▶ TEXT SEGMENT:
──────

# In Search of ... a more convenient equation

So now you know how to look at the data on a culture and find the doubling time. What about starting with the doubling time and predicting how the culture should grow? For example, if you know that the doubling time is 22 minutes and the culture grows for 66 minutes, its pretty obvious that it doubles 3 times. For example, if you started with an N_{0} of 2 million cells/ml, you would end with (approximately) 16 million cells/ml.

But can you predict the population size after 55 minutes? Well, yes, you could write:

N_{t} = N_{0} * 2^{g}, so

N_{t} = 2 million * 2^{(2.5 generations)} [since 55 minutes = 22*2.5, or 2.5 doubling times]

If we then want to compare that to something that doubles in 25 minutes, we would write

N_{t} = 2 million * 2^{(2.2 generations)} [since 55 = 25*2.2]

What would be really nice would be to have population size as a function of minutes, rather than as a function of the number of generations that have gone by. Then we could simply write

N_{t} = (some function)^{55}

for each population. But how to do this?

And while we're at it, mathematicians generally prefer to state growth equations with a base of "e", rather than a base of 2. Why? What's so special about e?

──────

▶ INFORMATION SHOWN:
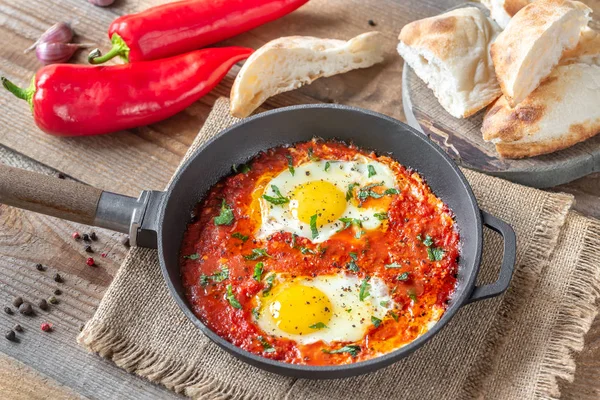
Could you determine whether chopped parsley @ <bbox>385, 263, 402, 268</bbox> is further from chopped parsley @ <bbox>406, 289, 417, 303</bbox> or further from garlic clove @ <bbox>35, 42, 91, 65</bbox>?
garlic clove @ <bbox>35, 42, 91, 65</bbox>

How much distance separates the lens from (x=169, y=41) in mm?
4672

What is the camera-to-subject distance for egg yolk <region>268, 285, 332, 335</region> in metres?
3.33

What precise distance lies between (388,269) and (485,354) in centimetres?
63

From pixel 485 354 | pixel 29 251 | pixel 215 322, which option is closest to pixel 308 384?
pixel 215 322

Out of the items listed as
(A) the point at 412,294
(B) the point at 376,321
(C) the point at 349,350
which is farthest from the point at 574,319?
(C) the point at 349,350

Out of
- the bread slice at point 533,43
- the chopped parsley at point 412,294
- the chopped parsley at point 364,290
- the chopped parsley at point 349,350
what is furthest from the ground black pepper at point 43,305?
the bread slice at point 533,43

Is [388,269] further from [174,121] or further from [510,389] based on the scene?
[174,121]

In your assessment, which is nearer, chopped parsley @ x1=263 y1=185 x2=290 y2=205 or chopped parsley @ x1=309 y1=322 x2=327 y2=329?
chopped parsley @ x1=309 y1=322 x2=327 y2=329

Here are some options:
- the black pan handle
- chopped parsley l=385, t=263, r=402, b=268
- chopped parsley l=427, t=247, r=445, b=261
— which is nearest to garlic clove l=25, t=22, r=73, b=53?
chopped parsley l=385, t=263, r=402, b=268

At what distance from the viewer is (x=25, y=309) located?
373cm

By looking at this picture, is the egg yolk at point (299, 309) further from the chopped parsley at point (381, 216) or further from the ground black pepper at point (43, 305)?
the ground black pepper at point (43, 305)

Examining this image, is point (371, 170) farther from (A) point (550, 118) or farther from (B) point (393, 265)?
(A) point (550, 118)

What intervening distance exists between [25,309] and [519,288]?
2.55m

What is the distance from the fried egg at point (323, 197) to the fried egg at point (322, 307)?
0.28 meters
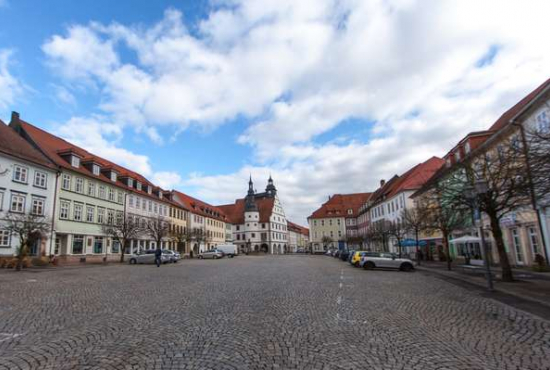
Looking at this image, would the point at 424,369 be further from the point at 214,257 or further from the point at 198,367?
the point at 214,257

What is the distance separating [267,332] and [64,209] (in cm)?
3662

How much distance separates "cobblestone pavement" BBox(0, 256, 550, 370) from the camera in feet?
18.9

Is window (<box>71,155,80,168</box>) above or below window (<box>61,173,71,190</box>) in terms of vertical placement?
above

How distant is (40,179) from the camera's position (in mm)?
34094

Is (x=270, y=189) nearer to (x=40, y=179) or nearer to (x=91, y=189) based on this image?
(x=91, y=189)

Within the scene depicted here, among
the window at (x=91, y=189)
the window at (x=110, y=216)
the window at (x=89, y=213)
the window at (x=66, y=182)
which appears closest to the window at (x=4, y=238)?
the window at (x=66, y=182)

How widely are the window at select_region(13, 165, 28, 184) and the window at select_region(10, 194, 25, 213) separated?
1.43m

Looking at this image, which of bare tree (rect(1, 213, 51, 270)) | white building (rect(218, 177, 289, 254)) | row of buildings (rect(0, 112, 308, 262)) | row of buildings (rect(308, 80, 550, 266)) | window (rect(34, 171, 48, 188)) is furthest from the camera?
white building (rect(218, 177, 289, 254))

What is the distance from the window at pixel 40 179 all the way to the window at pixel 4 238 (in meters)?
5.26

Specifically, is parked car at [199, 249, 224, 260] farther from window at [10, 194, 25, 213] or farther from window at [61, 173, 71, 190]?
window at [10, 194, 25, 213]

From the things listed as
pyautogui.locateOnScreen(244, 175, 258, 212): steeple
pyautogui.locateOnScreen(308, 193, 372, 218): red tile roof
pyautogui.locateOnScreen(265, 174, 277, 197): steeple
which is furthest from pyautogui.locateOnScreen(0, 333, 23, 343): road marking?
pyautogui.locateOnScreen(265, 174, 277, 197): steeple

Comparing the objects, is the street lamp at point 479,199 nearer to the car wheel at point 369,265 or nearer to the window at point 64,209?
the car wheel at point 369,265

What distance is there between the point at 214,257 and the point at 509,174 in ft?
159

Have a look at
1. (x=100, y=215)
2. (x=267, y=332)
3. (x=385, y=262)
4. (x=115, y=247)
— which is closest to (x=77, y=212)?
(x=100, y=215)
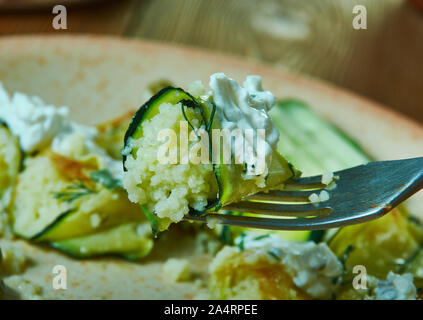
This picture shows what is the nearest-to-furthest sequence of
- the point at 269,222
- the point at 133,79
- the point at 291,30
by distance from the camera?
the point at 269,222
the point at 133,79
the point at 291,30

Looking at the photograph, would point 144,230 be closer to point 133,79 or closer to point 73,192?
point 73,192

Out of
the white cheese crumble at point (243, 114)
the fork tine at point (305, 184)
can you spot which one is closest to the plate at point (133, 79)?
the fork tine at point (305, 184)

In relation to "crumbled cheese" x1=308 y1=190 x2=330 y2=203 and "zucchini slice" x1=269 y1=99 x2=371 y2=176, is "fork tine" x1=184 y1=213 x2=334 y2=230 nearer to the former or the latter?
"crumbled cheese" x1=308 y1=190 x2=330 y2=203

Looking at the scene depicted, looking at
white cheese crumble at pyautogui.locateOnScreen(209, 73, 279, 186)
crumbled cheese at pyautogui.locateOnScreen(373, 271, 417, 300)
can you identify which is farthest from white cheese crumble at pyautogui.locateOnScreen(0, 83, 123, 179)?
crumbled cheese at pyautogui.locateOnScreen(373, 271, 417, 300)

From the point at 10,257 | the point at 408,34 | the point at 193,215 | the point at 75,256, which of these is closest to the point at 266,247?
the point at 193,215

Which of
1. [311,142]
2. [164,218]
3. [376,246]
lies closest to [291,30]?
[311,142]

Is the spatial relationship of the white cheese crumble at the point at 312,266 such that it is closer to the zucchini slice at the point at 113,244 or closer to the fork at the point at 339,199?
the fork at the point at 339,199
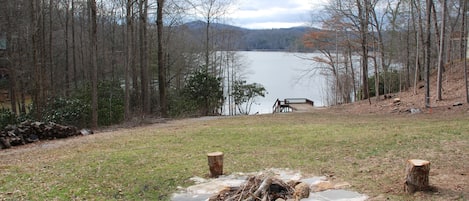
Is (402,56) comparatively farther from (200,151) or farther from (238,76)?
(200,151)

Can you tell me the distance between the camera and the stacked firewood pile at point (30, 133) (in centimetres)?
1145

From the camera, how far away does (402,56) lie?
26062 millimetres

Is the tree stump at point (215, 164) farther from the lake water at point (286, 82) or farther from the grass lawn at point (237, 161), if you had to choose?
the lake water at point (286, 82)

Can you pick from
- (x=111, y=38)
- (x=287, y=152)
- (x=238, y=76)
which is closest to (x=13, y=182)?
(x=287, y=152)

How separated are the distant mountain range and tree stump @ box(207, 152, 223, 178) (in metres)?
24.6

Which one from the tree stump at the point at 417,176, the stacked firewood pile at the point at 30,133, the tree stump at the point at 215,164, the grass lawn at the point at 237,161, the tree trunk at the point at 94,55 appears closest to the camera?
the tree stump at the point at 417,176

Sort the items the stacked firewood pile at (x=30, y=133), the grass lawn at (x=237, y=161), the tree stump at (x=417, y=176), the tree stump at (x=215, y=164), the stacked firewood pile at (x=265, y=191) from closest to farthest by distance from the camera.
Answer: the tree stump at (x=417, y=176), the stacked firewood pile at (x=265, y=191), the grass lawn at (x=237, y=161), the tree stump at (x=215, y=164), the stacked firewood pile at (x=30, y=133)

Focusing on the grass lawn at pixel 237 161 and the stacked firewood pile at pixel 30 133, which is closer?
the grass lawn at pixel 237 161

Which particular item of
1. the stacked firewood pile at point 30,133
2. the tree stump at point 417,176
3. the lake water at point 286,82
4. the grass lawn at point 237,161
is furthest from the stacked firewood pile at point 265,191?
the lake water at point 286,82

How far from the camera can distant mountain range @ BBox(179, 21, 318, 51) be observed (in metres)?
32.8

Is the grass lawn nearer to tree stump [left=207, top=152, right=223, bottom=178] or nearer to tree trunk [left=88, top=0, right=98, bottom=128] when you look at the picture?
tree stump [left=207, top=152, right=223, bottom=178]

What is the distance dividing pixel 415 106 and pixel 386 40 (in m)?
11.7

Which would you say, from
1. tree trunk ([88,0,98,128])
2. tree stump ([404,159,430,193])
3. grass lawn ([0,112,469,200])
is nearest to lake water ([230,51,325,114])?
tree trunk ([88,0,98,128])

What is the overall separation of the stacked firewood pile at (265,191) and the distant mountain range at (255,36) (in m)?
25.7
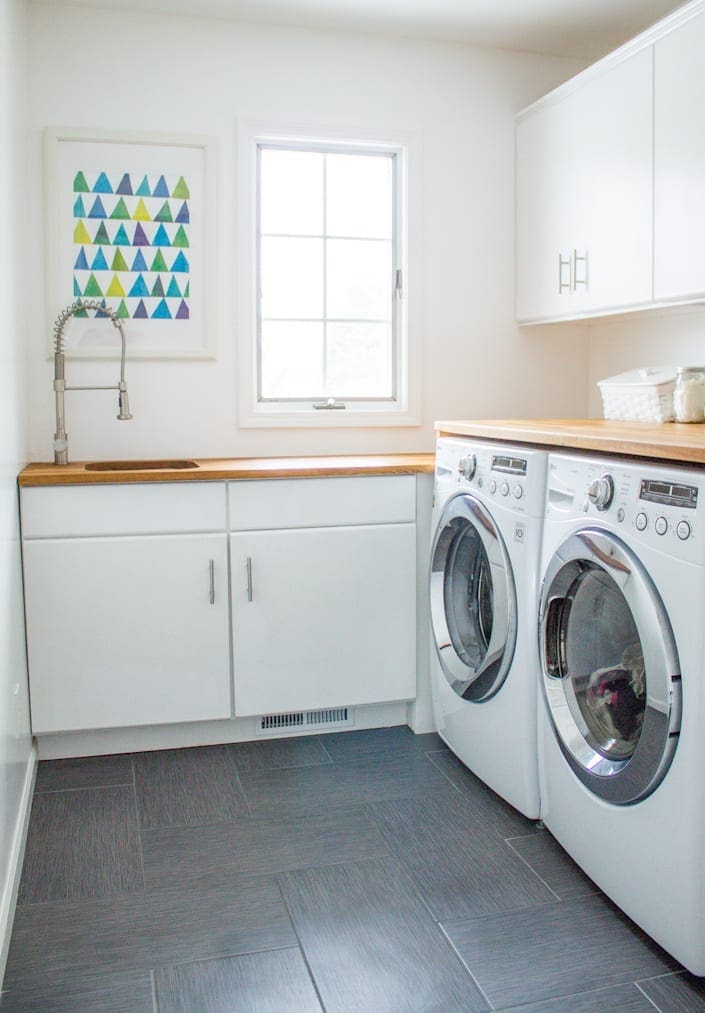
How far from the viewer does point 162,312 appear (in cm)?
317

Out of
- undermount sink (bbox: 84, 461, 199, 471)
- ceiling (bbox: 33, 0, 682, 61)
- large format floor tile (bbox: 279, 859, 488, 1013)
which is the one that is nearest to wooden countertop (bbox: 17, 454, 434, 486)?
undermount sink (bbox: 84, 461, 199, 471)

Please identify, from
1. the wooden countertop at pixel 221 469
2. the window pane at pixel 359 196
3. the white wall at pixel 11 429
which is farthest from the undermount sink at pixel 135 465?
the window pane at pixel 359 196

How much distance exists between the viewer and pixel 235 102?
319 cm

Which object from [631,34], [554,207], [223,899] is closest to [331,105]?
[554,207]

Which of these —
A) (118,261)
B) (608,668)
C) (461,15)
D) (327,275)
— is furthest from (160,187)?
(608,668)

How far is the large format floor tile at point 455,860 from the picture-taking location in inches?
79.0

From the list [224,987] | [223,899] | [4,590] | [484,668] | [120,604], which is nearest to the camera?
[224,987]

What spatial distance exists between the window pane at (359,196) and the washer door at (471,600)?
1283mm

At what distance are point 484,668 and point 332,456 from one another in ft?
3.82

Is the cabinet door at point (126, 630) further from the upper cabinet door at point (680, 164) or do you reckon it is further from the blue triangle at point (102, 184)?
the upper cabinet door at point (680, 164)

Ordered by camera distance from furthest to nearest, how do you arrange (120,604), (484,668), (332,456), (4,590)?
(332,456) < (120,604) < (484,668) < (4,590)

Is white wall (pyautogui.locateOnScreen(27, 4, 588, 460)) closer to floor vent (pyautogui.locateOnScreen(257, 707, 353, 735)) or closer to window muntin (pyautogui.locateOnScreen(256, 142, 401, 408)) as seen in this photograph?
window muntin (pyautogui.locateOnScreen(256, 142, 401, 408))

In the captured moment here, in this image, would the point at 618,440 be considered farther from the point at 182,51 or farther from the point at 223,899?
the point at 182,51

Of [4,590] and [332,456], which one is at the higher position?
[332,456]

──────

▶ REQUIRED ACTION 1: In the text on doubling time, about how many cells/ml would a culture starting at 2 million cells/ml reach after doubling 3 times?
▶ REQUIRED ACTION 2: Echo the part of the text on doubling time that opens with the words containing "If we then want" and closes with "to do this?".
▶ REQUIRED ACTION 3: Proceed with the text on doubling time, picking up after its final sentence.

▶ WRITTEN RESPONSE 1: Approximately 16 million cells/ml.

▶ WRITTEN RESPONSE 2:
If we then want to compare that to something that doubles in 25 minutes, we would write

N_{t} = 2 million * 2^{(2.2 generations)} [since 55 = 25*2.2]

What would be really nice would be to have population size as a function of minutes, rather than as a function of the number of generations that have gone by. Then we could simply write

N_{t} = (some function)^{55}

for each population. But how to do this?

▶ WRITTEN RESPONSE 3:
**First of all, e is just a number -- actually it's a bit less than 3**, a decimal that goes on forever without repeating. But its a pretty special number -- you know it has to be, seeing as it has a name. You probably know another named number, pi, which is very useful for calculating quantities related to circles, such as their circumference or area. Like e, pi is simply a number (in this case a bit more than 3), but its so useful that mathematicians gave it a name.

Pi is useful for circles, whereas **e is useful for exponential equations**. The reason is that when you graph the function

y = e^{x},

you get a curve in which **the y value and the slope are always equal**. Or, you could say, **the population size (y) and the number added per unit time are the same**. For example, if the population is 1000, then it is also adding 1000 individuals per unit of time (at least for a brief moment -- as soon as some individuals get added, the rate of adding also goes up).

Obviously this situation, where the y value and the slope are the same, is very unusual -- you need a very special base in the exponential equation to make it happen. That base is "e". Here's one way to determine the exact value of "e" graphically:

"e" is a great invention if you're a mathematician, because it makes the curve growth easier to analyze. For everyone else, we use "e" because mathematicians use "e".

Of course, just like very few circles have a diameter of exactly 1, very few populations follow the e^{x} curve exactly. Luckily, with a few modifications, we can make this equation fit our needs.